- Verilen metin

▼▼▼

50’li ve 60’lı yılların büyük devi Macarlar, kaybettiği futbol kimliğini
günden güne büyüyerek kazanıyor. EURO 2020’nin en renkli ülkelerinden
Macaristan’ın yükseliş serüvenini inceleyelim.
Son 49 yılda ikinci kez Avrupa Futbol Şampiyonası’ndasınız.
Grubunuzda son Avrupa şampiyonu ve son iki Dünya Kupası’nı müzesine götüren üç farklı futbol ekolü, devi var.
Turnuva öncesinde, sizi ve dünyayı heyecanlandıran en büyük
yeteneğinizden; Dominik Szoboszlai’den yoksun kalacağınızı
öğreniyorsunuz.
Yine de, Portekiz’e 85 dakika, Fransa ve Almanya’ya 90 dakika kafa
tutuyor, iki maçta galibiyeti ve bir maçta da bir puanı kıl payı
kaçırıyor, turnuvaya tüm Avrupa’nın takdirini kazanarak veda
ediyorsunuz.
EURO 2020’de, yıllar sonra yalnızca turnuvayı yakından takip edenlerin
hatırlayacağı, hoş bir hikaye yazan Macaristan, 50’li yıllarda futbolun
beşiklerinden biriydi.
Puskas önderliğinde bir futbol devi
Milli Takım ve kulüpler düzeyinde pek çok başarısı olan Macar futbolu,
Ferenc Puskas önderliğinde final oynadığı 1954 Dünya Kupası’nda rüştünü
ispatlamış, tarihin en dramatik hikayelerinden birinin kahramanı Fritz
Walter’in Batı Almanya’sına mağlup olmuştu.
Sonraki yıllarda Macarlar, Ferencvaros ile Kupa Galipleri Kupası’nda, Videoton ile UEFA Kupası’nda final heyecanı yaşamıştı.
Zamanla yavaş yavaş gücünü kaybeden ülke futbolu, 90’lı yıllarda fon
desteğinin neredeyse tamamen kaybedilmesi ile dibe vurdu. Bu dönemde,
sporda modernleşme hareketleri ve ekonomi temelli yönetim anlayışlarıyla
birlikte Avrupa, Macaristan’ı arkasında bıraktı.
Kulüpler düzeyinde yarışmacı olamayan, Milli Takımı ile turnuva
heyecanı yaşayamayan Macarlar için futbol sahnesindeki yerini tamamen
yitirme korkusu kapıyı çalıyordu.
“Yeniden doğuş” adımları atılıyor
Bu durumu değiştirmek için çözüm yolları arayan yetkililer, ilk adımı
2005 yılında attı. Ülkenin futbol efsanesi Jozsef Bozsik’in ismini
taşıyan “Bozsik Programı”, alt yaş gruplarında yetenekli gençlerin
futbola yönlendirilmesi ve futbolcu üretiminin hız kazanması için
faaliyet planı oluşturuyordu.
Plan, yaş gruplarına göre üç aşamalı olarak gerçekleşecekti: Gençlere
temel futbol eğitimlerinin verilmesi, yeteneğiyle sivrilen gençleri
saptama ve seçme, profesyonellik için uygunluk gösterenlerin akademilere
kazandırılması.

▲▲▲

Resimli uzamsal veriler:
▼▼▼

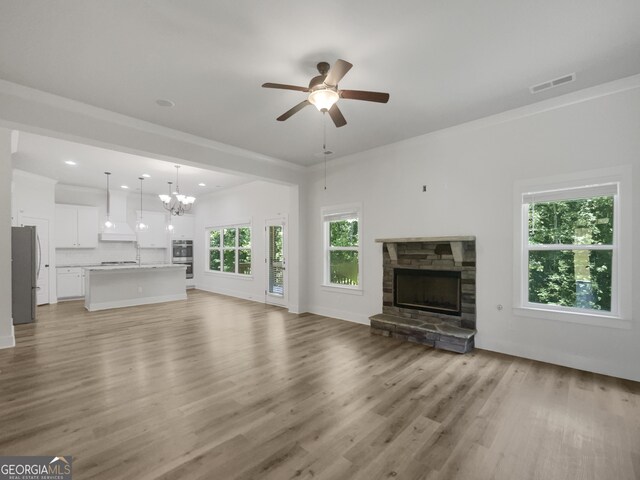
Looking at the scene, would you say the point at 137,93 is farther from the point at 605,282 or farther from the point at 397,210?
the point at 605,282

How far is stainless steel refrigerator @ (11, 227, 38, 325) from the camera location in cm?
520

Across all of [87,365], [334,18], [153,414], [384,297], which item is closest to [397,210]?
[384,297]

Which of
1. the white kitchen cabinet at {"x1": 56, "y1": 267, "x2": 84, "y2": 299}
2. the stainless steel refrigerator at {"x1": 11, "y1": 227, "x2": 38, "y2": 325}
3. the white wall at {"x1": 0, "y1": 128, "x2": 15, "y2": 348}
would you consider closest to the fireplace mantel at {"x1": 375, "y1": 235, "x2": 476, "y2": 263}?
the white wall at {"x1": 0, "y1": 128, "x2": 15, "y2": 348}

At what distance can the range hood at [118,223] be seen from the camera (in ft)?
28.4

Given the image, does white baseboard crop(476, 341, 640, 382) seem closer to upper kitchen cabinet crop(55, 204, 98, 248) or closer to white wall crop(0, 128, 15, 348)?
white wall crop(0, 128, 15, 348)

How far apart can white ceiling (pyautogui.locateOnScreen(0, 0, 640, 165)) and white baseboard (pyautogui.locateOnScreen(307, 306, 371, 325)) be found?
3.51 meters

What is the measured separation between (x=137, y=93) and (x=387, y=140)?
3.53 metres

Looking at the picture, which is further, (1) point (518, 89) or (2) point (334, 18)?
(1) point (518, 89)

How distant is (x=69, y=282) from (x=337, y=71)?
29.9 ft

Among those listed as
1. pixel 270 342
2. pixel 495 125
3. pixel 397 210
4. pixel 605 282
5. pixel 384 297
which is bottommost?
pixel 270 342

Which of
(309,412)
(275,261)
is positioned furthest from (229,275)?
(309,412)

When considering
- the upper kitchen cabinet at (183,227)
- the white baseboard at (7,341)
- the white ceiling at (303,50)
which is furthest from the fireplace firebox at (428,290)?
the upper kitchen cabinet at (183,227)

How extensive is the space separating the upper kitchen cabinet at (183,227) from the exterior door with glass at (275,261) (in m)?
4.13

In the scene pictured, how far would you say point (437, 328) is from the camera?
4191 mm
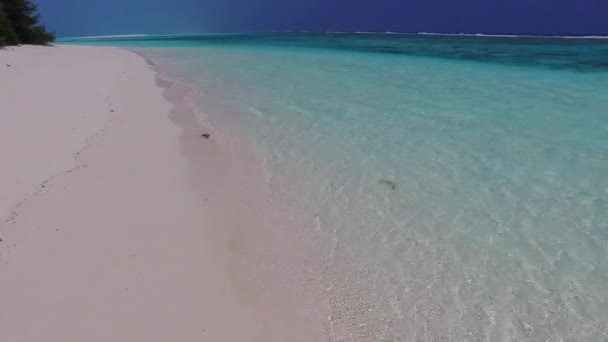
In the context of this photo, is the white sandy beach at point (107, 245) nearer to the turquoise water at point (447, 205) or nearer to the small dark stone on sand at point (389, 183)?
the turquoise water at point (447, 205)

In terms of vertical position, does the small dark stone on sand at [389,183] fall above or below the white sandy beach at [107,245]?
below

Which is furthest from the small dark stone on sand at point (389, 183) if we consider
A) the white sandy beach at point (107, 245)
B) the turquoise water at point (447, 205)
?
the white sandy beach at point (107, 245)

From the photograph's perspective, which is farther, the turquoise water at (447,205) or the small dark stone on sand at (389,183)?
the small dark stone on sand at (389,183)

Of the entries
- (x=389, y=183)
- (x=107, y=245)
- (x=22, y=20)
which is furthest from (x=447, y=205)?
(x=22, y=20)

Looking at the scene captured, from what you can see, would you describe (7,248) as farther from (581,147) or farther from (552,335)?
(581,147)

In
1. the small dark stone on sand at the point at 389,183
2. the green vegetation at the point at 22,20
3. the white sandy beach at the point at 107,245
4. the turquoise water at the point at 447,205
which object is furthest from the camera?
the green vegetation at the point at 22,20

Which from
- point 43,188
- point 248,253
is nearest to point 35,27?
point 43,188

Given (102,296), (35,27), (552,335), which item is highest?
(35,27)

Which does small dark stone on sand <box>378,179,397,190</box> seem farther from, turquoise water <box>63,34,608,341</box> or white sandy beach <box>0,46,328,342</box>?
white sandy beach <box>0,46,328,342</box>
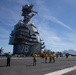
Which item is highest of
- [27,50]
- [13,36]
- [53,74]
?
[13,36]

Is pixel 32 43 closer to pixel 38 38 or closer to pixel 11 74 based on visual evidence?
pixel 38 38

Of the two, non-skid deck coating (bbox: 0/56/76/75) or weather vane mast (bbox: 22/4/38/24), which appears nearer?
non-skid deck coating (bbox: 0/56/76/75)

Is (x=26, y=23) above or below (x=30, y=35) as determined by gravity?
above

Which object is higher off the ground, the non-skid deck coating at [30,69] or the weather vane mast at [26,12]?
the weather vane mast at [26,12]

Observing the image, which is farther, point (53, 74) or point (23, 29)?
point (23, 29)

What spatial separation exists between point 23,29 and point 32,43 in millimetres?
6712

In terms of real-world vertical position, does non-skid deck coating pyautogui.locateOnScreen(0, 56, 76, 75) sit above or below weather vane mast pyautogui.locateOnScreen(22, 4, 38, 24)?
below

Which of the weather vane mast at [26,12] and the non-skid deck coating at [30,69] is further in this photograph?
the weather vane mast at [26,12]

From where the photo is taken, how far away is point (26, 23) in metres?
86.9

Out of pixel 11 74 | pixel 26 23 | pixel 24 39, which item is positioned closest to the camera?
pixel 11 74

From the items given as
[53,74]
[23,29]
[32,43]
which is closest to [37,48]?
[32,43]

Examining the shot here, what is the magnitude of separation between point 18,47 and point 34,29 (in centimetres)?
1034

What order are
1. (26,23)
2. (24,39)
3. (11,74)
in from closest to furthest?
(11,74)
(24,39)
(26,23)

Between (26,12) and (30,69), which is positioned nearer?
(30,69)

▲▲▲

- Yapılacak alıştırmalar
- A) Macar futbolunu anlatan metne göre, Macaristan 1954 Dünya Kupası finalinde hangi ülkeye yenildi?
- B) Kayıtlarda "closer" dizesini içeren her satırı bulup kopyalar mısınız? Büyük-küçük harf ayrımı dikkate alınmalıdır.

- Görevlerin çözümleri
- A) Batı Almanya'ya.

- B)
Given the image, does white baseboard crop(476, 341, 640, 382) seem closer to upper kitchen cabinet crop(55, 204, 98, 248) or closer to white wall crop(0, 128, 15, 348)?
Is pixel 32 43 closer to pixel 38 38 or closer to pixel 11 74 based on visual evidence?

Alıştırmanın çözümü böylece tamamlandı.